President Donald Trump said Monday he expects to meet again with North Korean leader Kim Jong Un “at some point,” reviving talk of diplomacy with Pyongyang as he prepared to host South Korea’s new president at the White House.
“I have very good relationships with Kim Jong Un, North Korea,” Trump told reporters in the Oval Office. “In fact, someday I’ll see him. I look forward to seeing him. He was very good with me. We had two meetings, we had two summits. We got along great. I know him better than you do. I know him better than anybody, almost other than his sister.”
Trump and Kim met twice during his first term, including a 2019 sit-down in the heavily militarized Demilitarized Zone, or DMZ, that briefly saw Trump cross into North Korea — the first time a U.S. president stepped onto its soil.

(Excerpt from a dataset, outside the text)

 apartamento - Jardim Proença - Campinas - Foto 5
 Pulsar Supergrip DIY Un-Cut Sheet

The former president’s comments came minutes before he welcomed South Korean President Lee Jae Myung for their first face-to-face meeting. Lee, a liberal who rose from child laborer to head of the Democratic Party, was elected in June after the dramatic ouster of conservative President Yoon Suk Yeol.
Hours earlier, Trump questioned South Korea’s stability in a post on his Truth Social platform. “WHAT IS GOING ON IN SOUTH KOREA? Seems like a Purge or Revolution. We can’t have that and do business there,” he wrote.

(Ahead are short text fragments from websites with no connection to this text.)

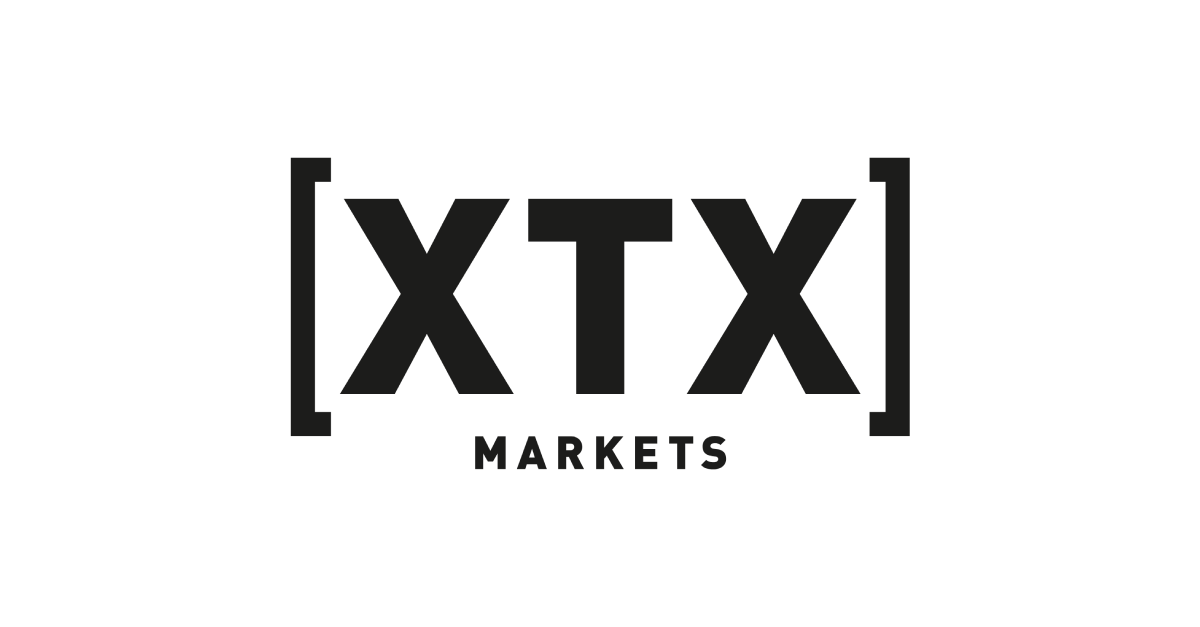 XTX Markets sues Dell over $619m data centre bill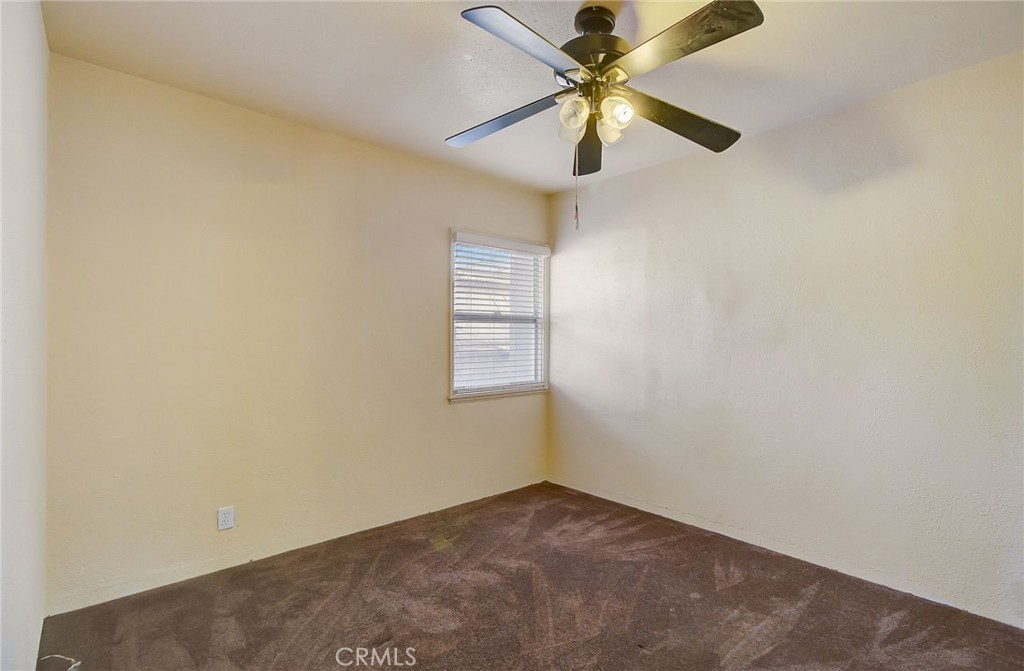 16218 S Caress Avenue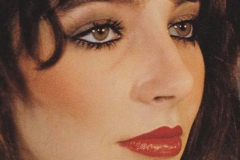 Kate Bush Katebush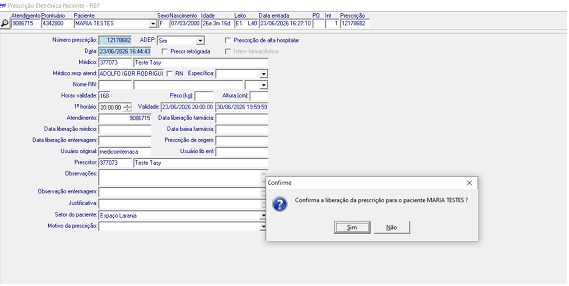 image-1782301640516.png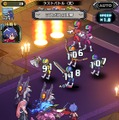 『魔界戦記ディスガイアRPG』はシリーズの魅力をどんな風に受け継いだの？ 「ディスガイア」らしいポイントに注目してチェック！【プレイレポ】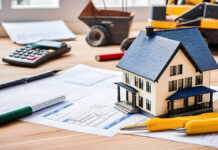 Construction Loan: What It Is And How It Works Construction Loan: What It Is And How It Works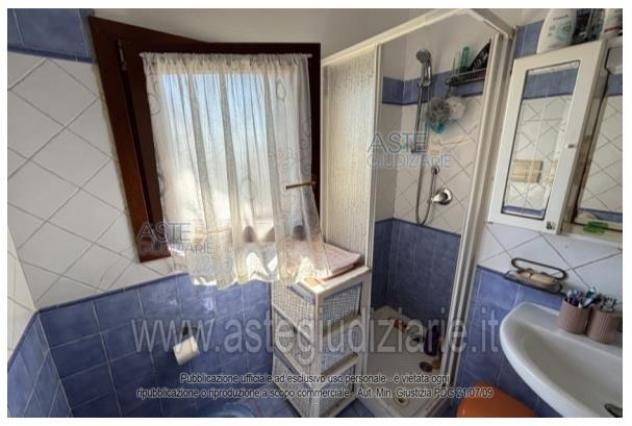 IMMOBILI-IMMOBILE RESIDENZIALE-Via Diomede n. 5, 08020 Budoni OT, Italia - Foto 2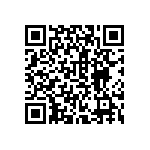 DF1BZ-13P-2-5DS QRCode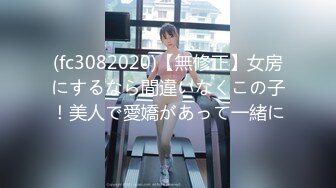 唯美经典土豪性爱专享 完美女神各种操 极品骚尤物 高清720P原版 (1)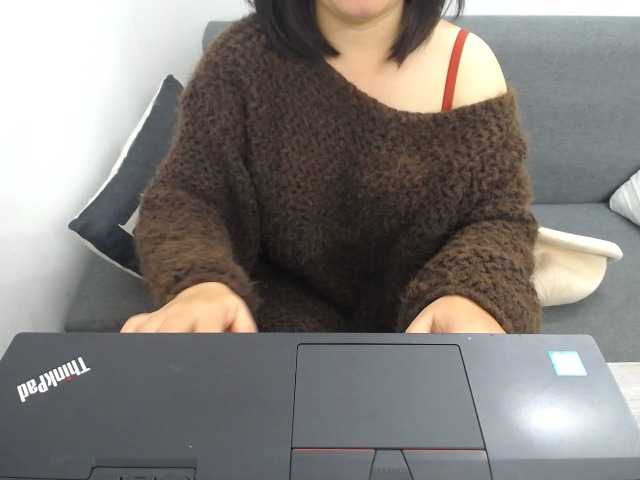 --Luna--'s BongaCams show and profile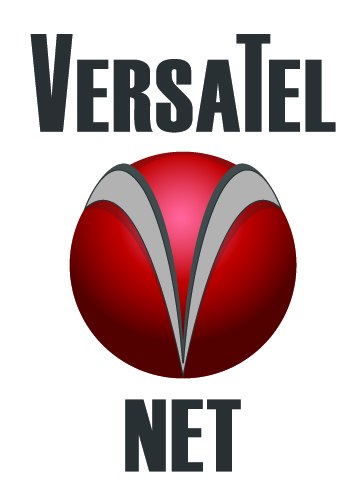 Logo Design by mizmac for this project | Design #3731019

Speaking later in the Oval Office, Trump elaborated, saying he had “heard bad things” about “very vicious raids on churches by the new government in South Korea,” and claimed investigators had entered a U.S. military base to gather information. “They probably shouldn’t have done that,” he said. “I don’t know if it’s true or not. I’ll be finding out.”

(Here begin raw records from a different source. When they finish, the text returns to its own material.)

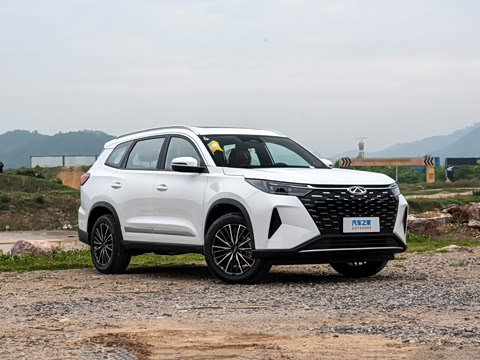 2026�� �ھ��� 290T ���������� 7��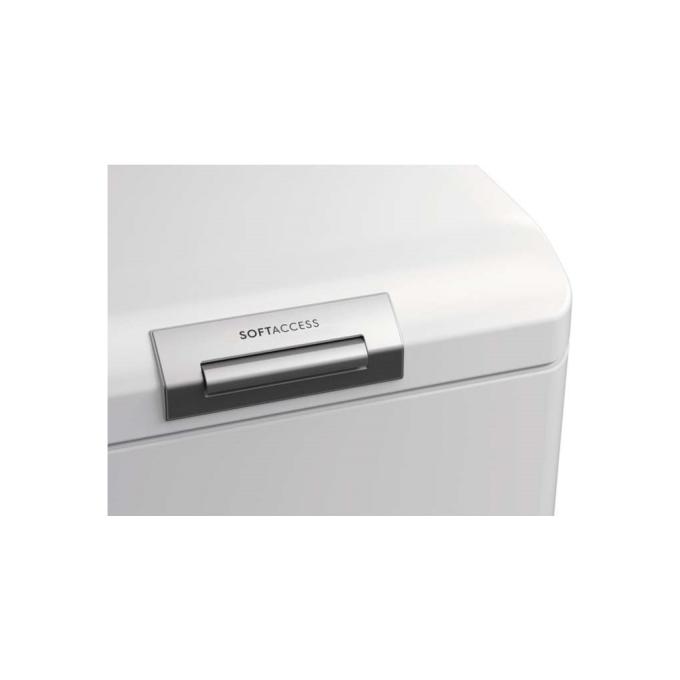 ELECTROLUX EW7TN3362U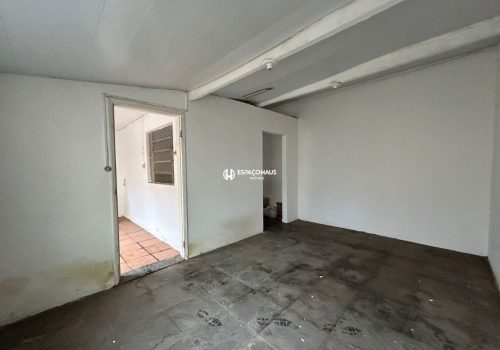 Casa com 213m², 3 quartos no bairro Cidade Nova I em Indaiatuba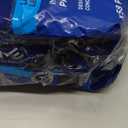 Tena Men Light Incontinence Protective Shield for Men, Bladder Control, Discrete, Light Absorbency, 58 Count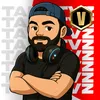 tank.tvz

South Korean authorities have conducted several high-profile raids in recent weeks. Police searched the church of a conservative pastor linked to a pro-Yoon protest that turned violent in January, according to Yonhap News Agency. Prosecutors investigating corruption allegations against former first lady Kim Keon Hee also raided facilities tied to the Unification Church. Separately, investigators visited parts of Osan Air Base as part of a probe into Yoon’s brief imposition of martial law, though Seoul has said the raid was limited to areas under South Korean jurisdiction.
Trump’s remarks threatened to overshadow his talks with Lee, which had been expected to focus on trade and defense. The two sides signed a new trade deal in July setting tariffs on South Korean goods at 15 percent after Trump threatened to impose rates as high as 25 percent. Automobiles, Seoul’s top export to the U.S., were central to the negotiations.
Lee’s office has said the agenda includes cooperation in semiconductors, batteries and shipbuilding, as well as discussions on U.S. troop deployments in South Korea. Seoul has long been concerned that Washington could demand higher payments for the American military presence.
Before arriving in Washington, Lee made a symbolic visit to Tokyo — the first time a South Korean president chose Japan for his inaugural bilateral trip since the two nations normalized ties in 1965. He met Japanese Prime Minister Shigeru Ishiba in what analysts saw as a bid to strengthen leverage ahead of talks with Trump.
Lee, who narrowly lost to Yoon in 2022, played a leading role in parliament’s effort to overturn Yoon’s martial law decree and impeach him earlier this year. The Constitutional Court formally dismissed Yoon in April.
The new president also survived an assassination attempt in January 2024, when he was stabbed in the neck by a man who initially sought his autograph.
Lee arrived in the U.S. on Sunday, headlined a dinner with some 200 Korean Americans in Washington that night and will depart Tuesday.